● WHAT TO DO
Render every line of the listing below as a numbered list, skipping blank lines and leaving out the pictures.

● ● ● ● ● ● ●

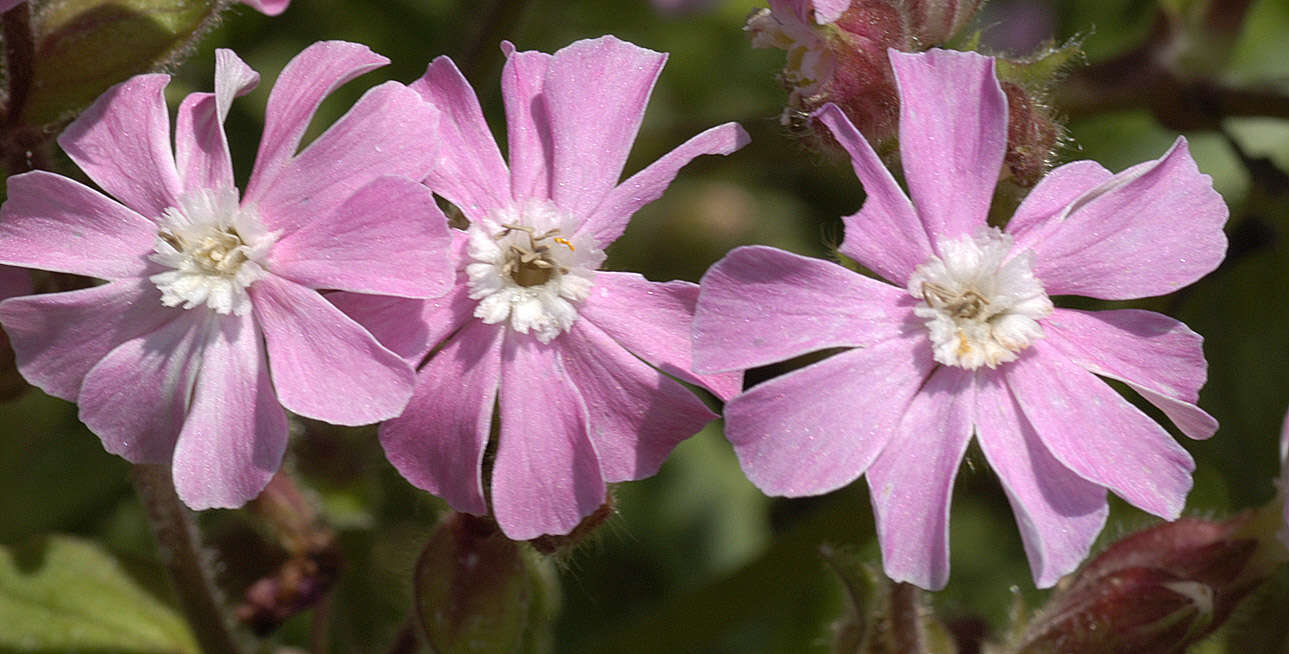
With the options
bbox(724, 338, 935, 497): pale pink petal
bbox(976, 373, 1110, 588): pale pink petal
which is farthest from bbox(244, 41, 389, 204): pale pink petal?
bbox(976, 373, 1110, 588): pale pink petal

● ● ● ● ● ● ●

● CORRECT OUTPUT
1. With the options
2. bbox(724, 338, 935, 497): pale pink petal
3. bbox(976, 373, 1110, 588): pale pink petal
4. which is farthest from bbox(244, 41, 389, 204): pale pink petal?
5. bbox(976, 373, 1110, 588): pale pink petal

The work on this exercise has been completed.